[[ AVAILABLE DATA, beginning ]]

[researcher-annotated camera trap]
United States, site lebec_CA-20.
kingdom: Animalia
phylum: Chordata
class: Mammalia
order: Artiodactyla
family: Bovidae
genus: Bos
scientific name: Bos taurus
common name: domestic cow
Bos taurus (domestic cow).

[[ AVAILABLE DATA, end ]]
[[ AVAILABLE DATA, beginning ]]

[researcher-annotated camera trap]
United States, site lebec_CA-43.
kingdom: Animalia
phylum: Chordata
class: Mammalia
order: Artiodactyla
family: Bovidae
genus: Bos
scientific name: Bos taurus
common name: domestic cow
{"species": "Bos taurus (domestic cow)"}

[[ AVAILABLE DATA, end ]]
[[ AVAILABLE DATA, beginning ]]

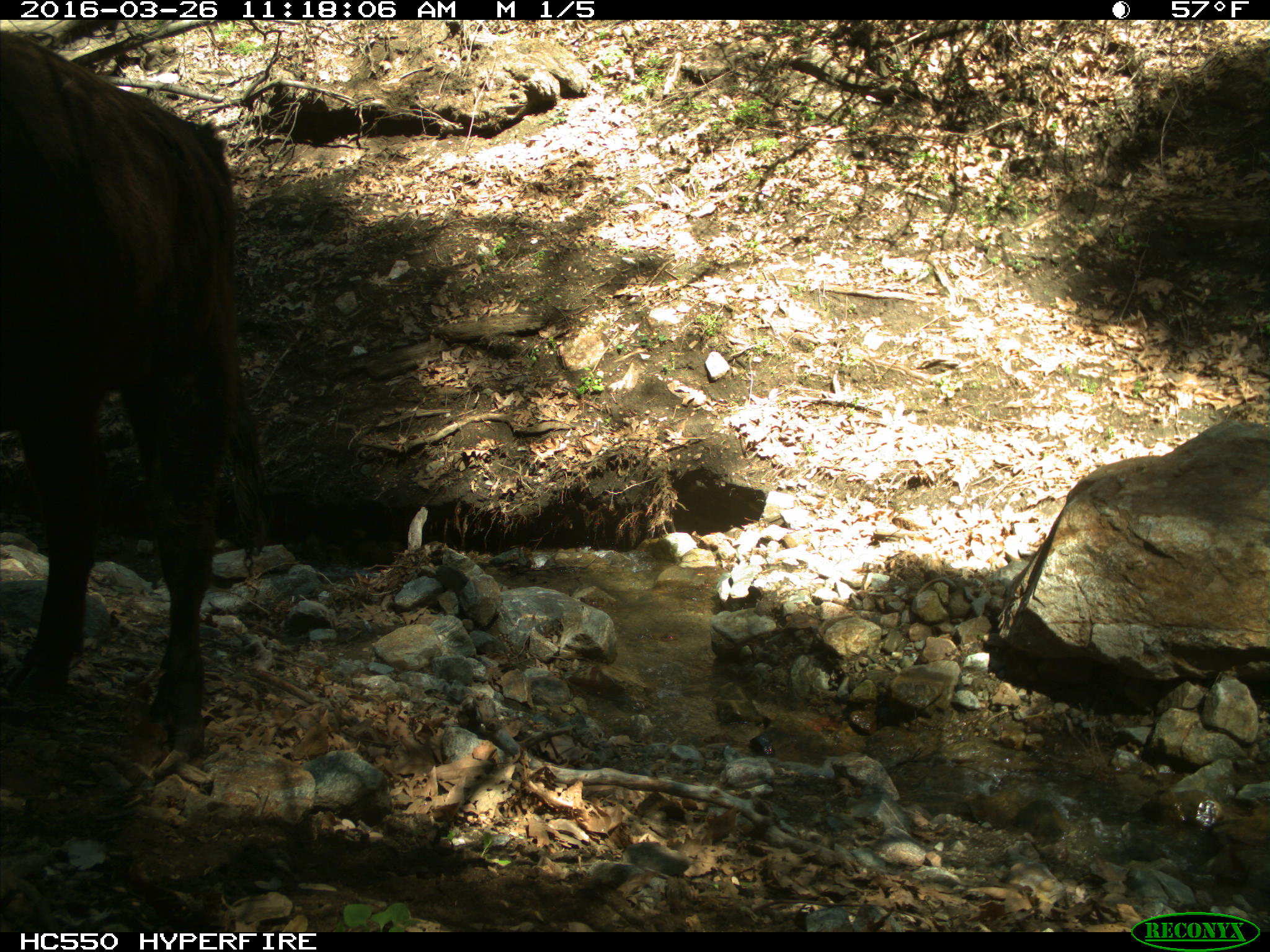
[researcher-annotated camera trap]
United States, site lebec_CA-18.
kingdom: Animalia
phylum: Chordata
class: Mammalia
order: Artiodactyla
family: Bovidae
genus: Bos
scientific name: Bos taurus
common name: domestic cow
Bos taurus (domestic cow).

[[ AVAILABLE DATA, end ]]

**WORK INSTRUCTION**
Check each line above for the word "United", and copy the lines where it appears.

**ANSWER TO THE EXERCISE**
United States, site lebec_CA-20.
United States, site lebec_CA-43.
United States, site lebec_CA-18.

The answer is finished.